Friday, January 8, 2010

Let it snow, Let it snow, Let it snow!!

The view outside our sliding door. I just shoveled all the snow away yesterday, and it looks like I didn't even touch it! It's hard to tell, but that's about 4 feet of snow.


Global warming is in full swing, as Omaha braces for the worst winter/storms in recent history! Forecast for today, high of -1, low of -25 with windchill reaching near -40! Omaha hasn't seen temps this low in over one hundred years. Snow, snow and more snow! Everyone here seems to be experiencing the winter blues and can't wait for this season to be over. De-icing the car, constantly shoveling the walkways and around the car, driving on icy roads, snow days where everything shuts down, below zero temperatures and the wind that just cuts right through you.

But me? I LOVE it! My recent trip home made me realize that the weather in California, yes is beautiful, but is boring! Come on, the same temperature year round? Where's the fun in that? People warned me about the cold, the snow and the winter here, thinking I couldn't handle it since I'm a beach girl. But after a few weeks in 65 degree 'winter' I couldn't wait to get home to a real winter!

There really is something magical about living in a place that actually experiences the four seasons. The winter is a time to slow down, cuddle up under a blanket while the snow is quietly falling outside the window. A time to relax, and not feel guilty about it. If it's 65 degrees in January, who is going to feel o.k. about lazying around all day? No one. We need times of activity and work, but we can't underestimate the importance of stopping. Pack on a couple of winter pounds and hibernate. It's wonderful. When summer hits and the sweat commences, I'm going to be thankful that it won't last forever. As for this cold weather, it's charming, especially since I know spring and summer are right around the corner. No one season lasts more than a few months, keeping people on their toes. We are at the mercy of the weather, forced to face whatever gets thrown our way.

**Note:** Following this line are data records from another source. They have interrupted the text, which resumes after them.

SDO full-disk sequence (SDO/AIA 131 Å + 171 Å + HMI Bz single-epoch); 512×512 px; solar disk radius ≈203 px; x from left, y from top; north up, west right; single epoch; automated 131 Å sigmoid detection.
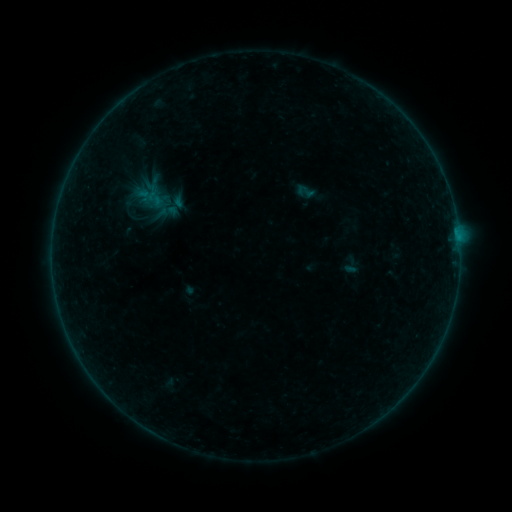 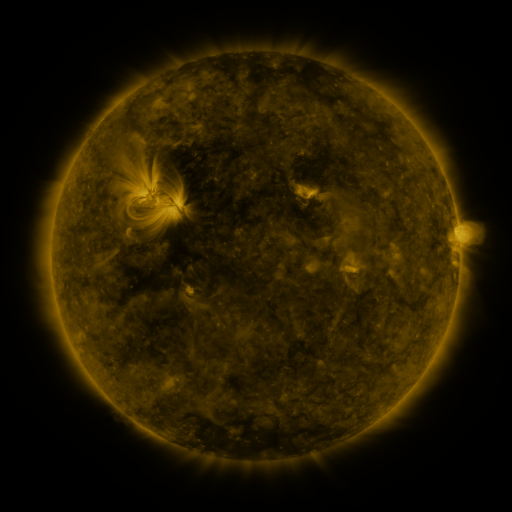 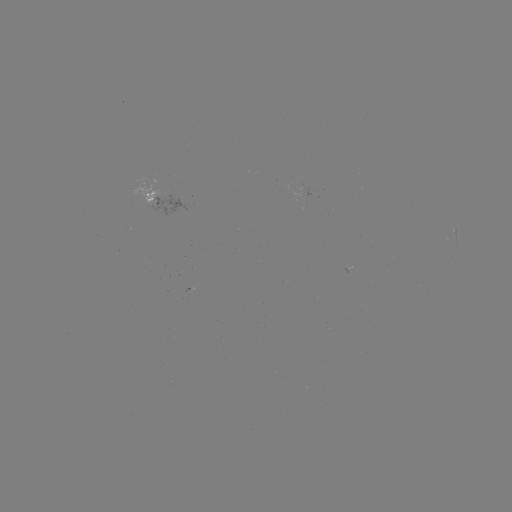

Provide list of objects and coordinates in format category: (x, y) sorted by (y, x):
sigmoid: (305, 191)
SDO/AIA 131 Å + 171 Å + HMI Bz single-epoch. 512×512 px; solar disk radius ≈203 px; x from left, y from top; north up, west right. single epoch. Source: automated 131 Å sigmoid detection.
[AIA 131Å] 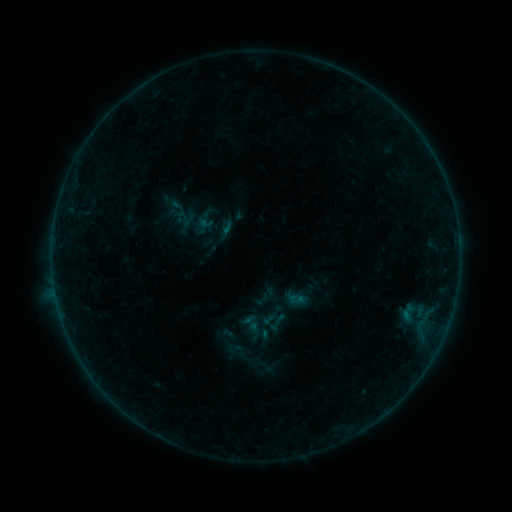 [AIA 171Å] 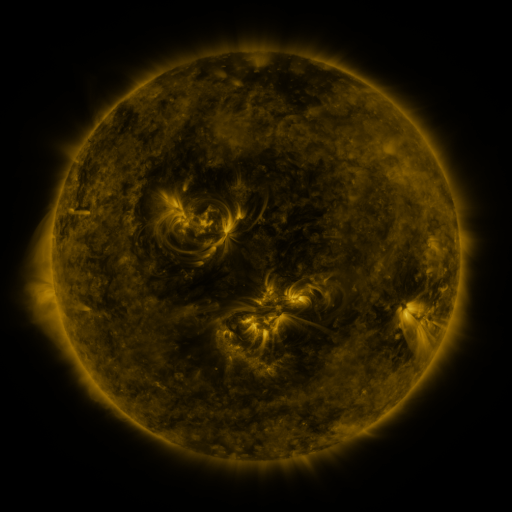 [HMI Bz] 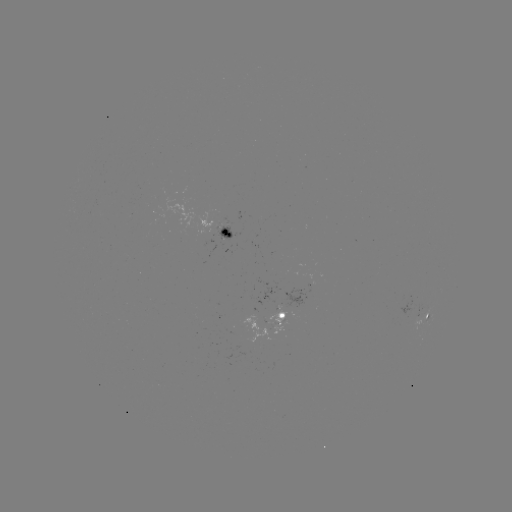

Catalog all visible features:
sigmoid: (238, 311, 264, 337)
sigmoid: (265, 311, 289, 334)
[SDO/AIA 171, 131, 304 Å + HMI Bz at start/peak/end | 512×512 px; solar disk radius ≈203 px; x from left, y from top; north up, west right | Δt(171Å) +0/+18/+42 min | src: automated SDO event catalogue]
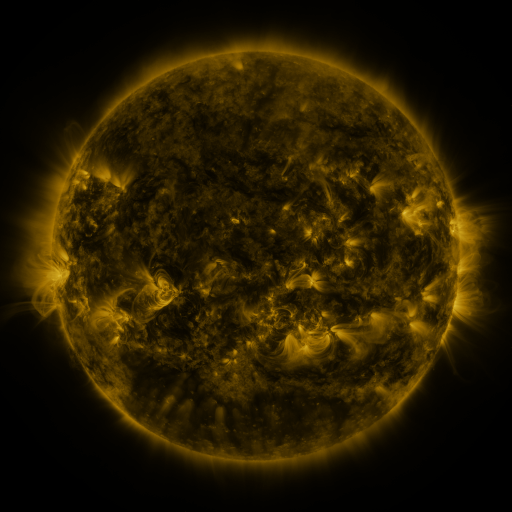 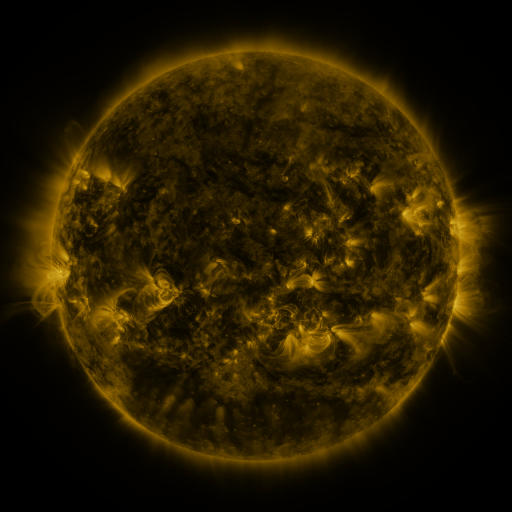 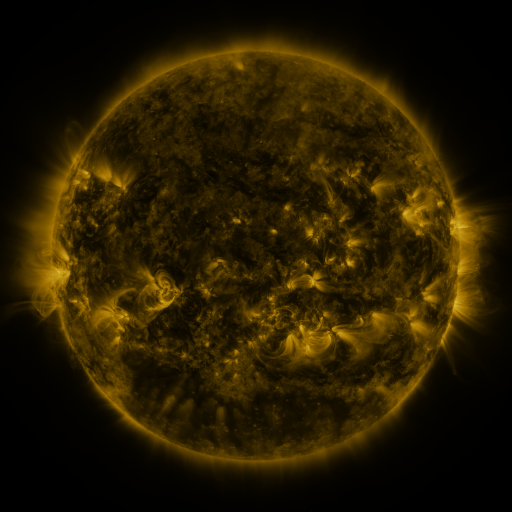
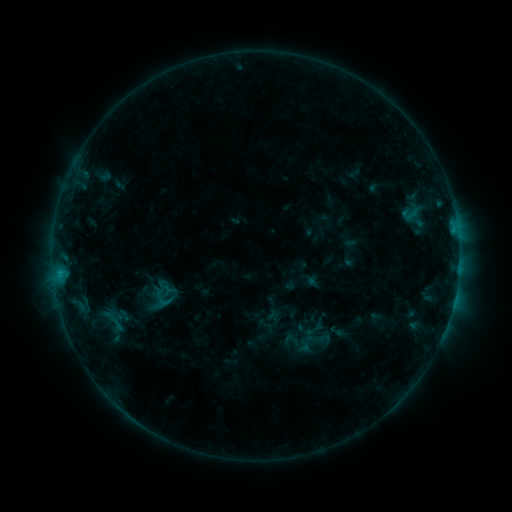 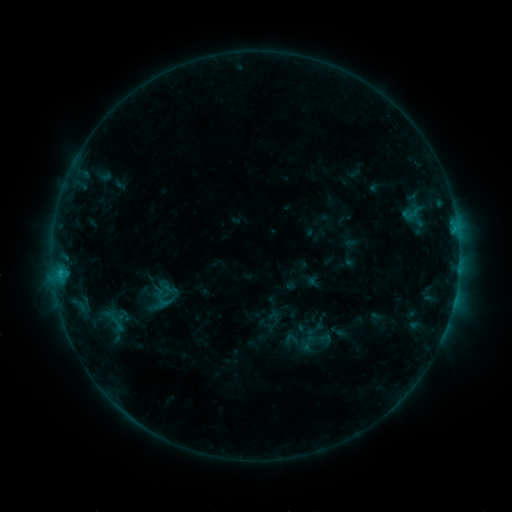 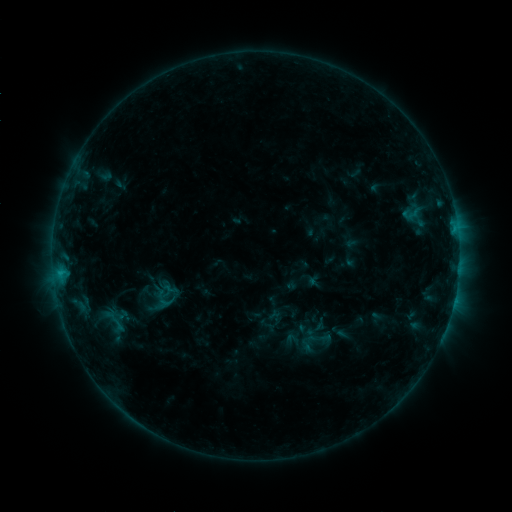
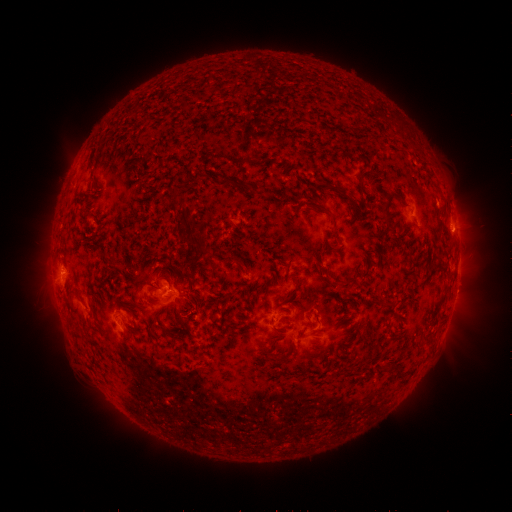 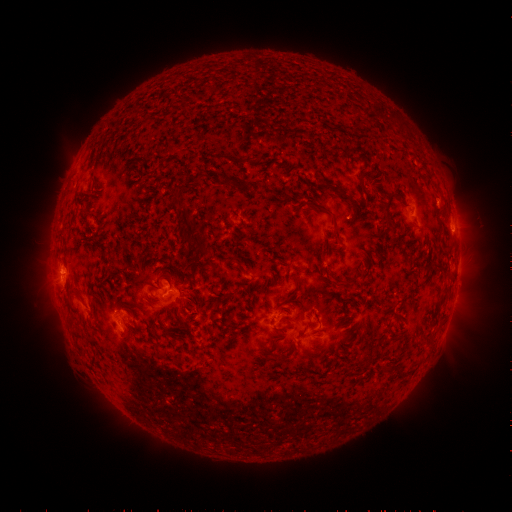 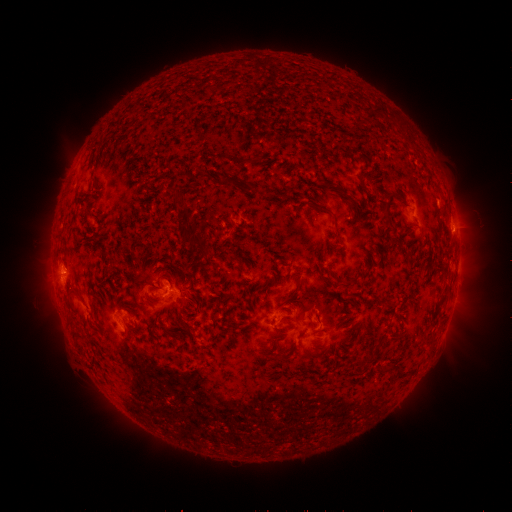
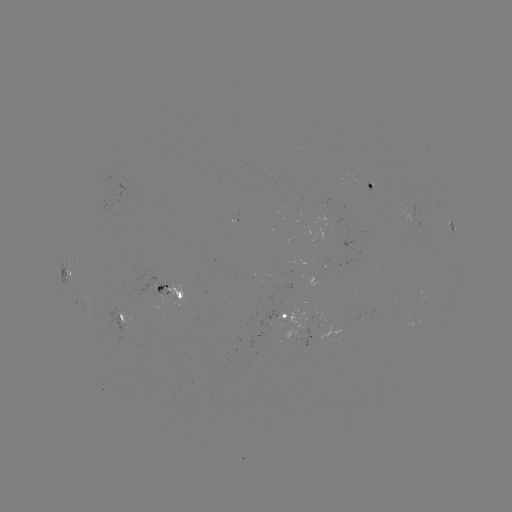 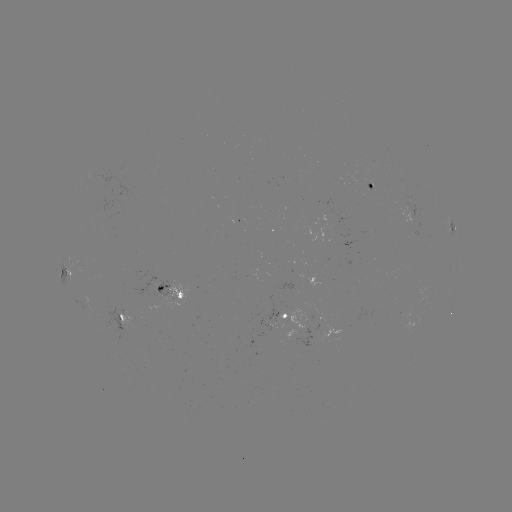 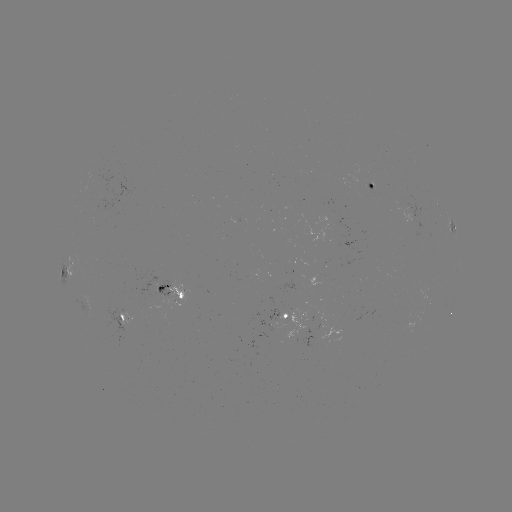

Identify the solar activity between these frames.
nothing was catalogued: no classed flare, no EUV trigger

Yesterday, the snow fell continually all day. Stunning. Clean. Lovely. Today, the wind is forcefully moving that snow all over the place. Tomorrow, more snow. Michael Buble is singing through my speakers. The window shades are wide open. Coffee is sitting next to me. Bundled up, I watch in fascination.


Winter


Fall

Sunday, January 3, 2010

Going Home

My visit 'home' has come to an end, and yet it is far time for me to go home. It's funny. When I am here, in California, I refer to Omaha as home. When I am in Omaha, I refer to California as home. California will always be home, but at the moment, I have a wonderful replacement. At any rate, my new home is calling and I can't wait to get back there. It seems like a terrible thing to say to people, 'Geez, I can't wait to get out of here and get back home!'. It sounds like I can't stand all these people and can't get away from them fast enough, so an explanation needs to follow each time I express my longing for home. Then again, it's also a real good sign that I am missing this new home of mine. It shows that I made the right move, (literally!), and a sign of my new-found happiness. If I didn't want to go back, well then, that would not be a good situation!

People were visited. Sights were soaked in. Parties were attended. All in all, mission accomplished. In many ways, this visit showed me that it feels like I never left. That I was here all along. The stores are all the same. My friends haven't changed. And so many other regularities I can always count on. Instead, I feel that I have changed. I am the one with new surroundings, new stories, new friends, all of which go along with my dialogue. Maybe those that I came back to visit are having a harder time adjusting to the 'new' me. This 'new' me that isn't able to be an integral part of the California 'scene'. As a result, I worry about slipping out of my friends lives, not because of hard feelings, but because I am just not around for all the little daily moments. After all, it's the little things that make up life. So, I am fighting hard to stay current on everyone's little moments in an attempt to latch on to my life here. To ensure that I don't abandon this life I have grown up in and built. Let's be honest though. Even if I wanted to 'lose' these people, I wouldn't be able to. And that's the best part about it!

So, off I go. Home. Back to a true winter, full of snow, ice and cold. Time to lock down a job. Time to start living! See you some other time California!